AI 에이전트는 복잡한 문제를 해결하기 위해 스킬, 도구 및 워크플로우로 구성된 하네스(harness)에 의존합니다. 새로운 작업에 적응하려면 이 하네스를 지속적으로 개선하는 것이 필수적입니다. 그러나 기존 최적화 방법은 일반적으로 실제 정답 검증 세트를 필요로 하지만, 이러한 레이블이 지정된 데이터는 실제 배포 환경에서 획득하기 어렵습니다. 이 문제를 해결하기 위해, 본 연구에서는 과거 궤적만을 사용하여 에이전트 하네스를 최적화하는 자기지도 학습 방법인 회고적 하네스 최적화(Retrospective Harness Optimization, RHO)를 소개합니다. 구체적으로, RHO는 과거 궤적에서 다양한 난이도의 코어셋(corset)을 선택하고 이를 병렬로 재해결합니다. 에이전트는 자체 검증 및 자기 일관성(self-validation and self-consistency)을 사용하여 이러한 롤아웃을 분석한 후, 후보 하네스 업데이트를 생성하고 자체 쌍별 자기 선호(pairwise self-preference)에 따라 가장 효과적인 업데이트를 선택합니다. 우리는 소프트웨어 엔지니어링, 기술 작업, 지식 작업 등 세 가지 다양한 도메인에서 RHO를 평가했습니다. 특히, 단일 최적화 라운드에서 외부 평가 없이 SWE-Bench Pro의 통과율을 59%에서 78%로 향상시켰습니다. 또한, 분석 결과 RHO가 이전의 실패 모드를 효과적으로 타겟팅함을 보여줍니다. 결과적으로 최적화된 하네스는 에이전트의 행동 패턴을 변경하고 장기 세션 동안 높은 정확도를 유지합니다.

English

AI agents rely on a harness of skills, tools, and workflows to solve complex problems. Continually improving this harness is essential for adapting to new tasks. However, existing optimization methods typically require ground-truth validation sets, yet such labeled data is difficult to acquire in practical deployment settings.
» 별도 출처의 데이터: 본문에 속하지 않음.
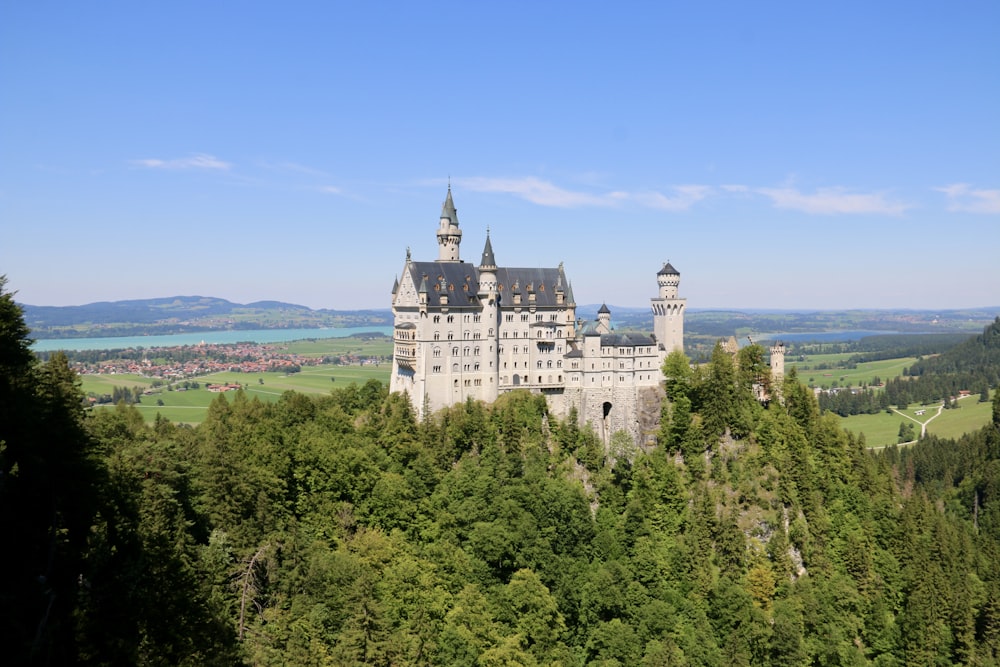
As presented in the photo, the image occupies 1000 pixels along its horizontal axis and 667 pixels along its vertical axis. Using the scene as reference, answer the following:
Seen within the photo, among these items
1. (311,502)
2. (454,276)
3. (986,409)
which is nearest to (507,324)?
(454,276)

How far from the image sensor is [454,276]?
3238 inches

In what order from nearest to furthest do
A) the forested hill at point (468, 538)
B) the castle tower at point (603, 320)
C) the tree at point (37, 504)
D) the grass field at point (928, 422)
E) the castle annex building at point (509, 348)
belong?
the tree at point (37, 504) < the forested hill at point (468, 538) < the castle annex building at point (509, 348) < the castle tower at point (603, 320) < the grass field at point (928, 422)

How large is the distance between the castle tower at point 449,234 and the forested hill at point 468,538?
706 inches

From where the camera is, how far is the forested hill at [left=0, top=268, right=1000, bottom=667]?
→ 34.2 m

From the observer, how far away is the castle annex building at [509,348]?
259 feet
To address this problem, we introduce Retrospective Harness Optimization (RHO), a self-supervised method that optimizes the agent harness using only past trajectories. Specifically, RHO selects a diverse coreset of challenging tasks from past trajectories and re-solves them in parallel. The agent analyzes these rollouts using self-validation and self-consistency, then generates candidate harness updates and selects the most effective one by its own pairwise self-preference. We evaluate RHO across three diverse domains, spanning software engineering, technical work, and knowledge work. Notably, a single optimization round improves the pass rate on SWE-Bench Pro from 59% to 78% without any external grading. Furthermore, our analysis demonstrates that RHO effectively targets prior failure modes. As a result, the optimized harness alters the agent's behavior patterns and sustains higher accuracy during long-horizon sessions.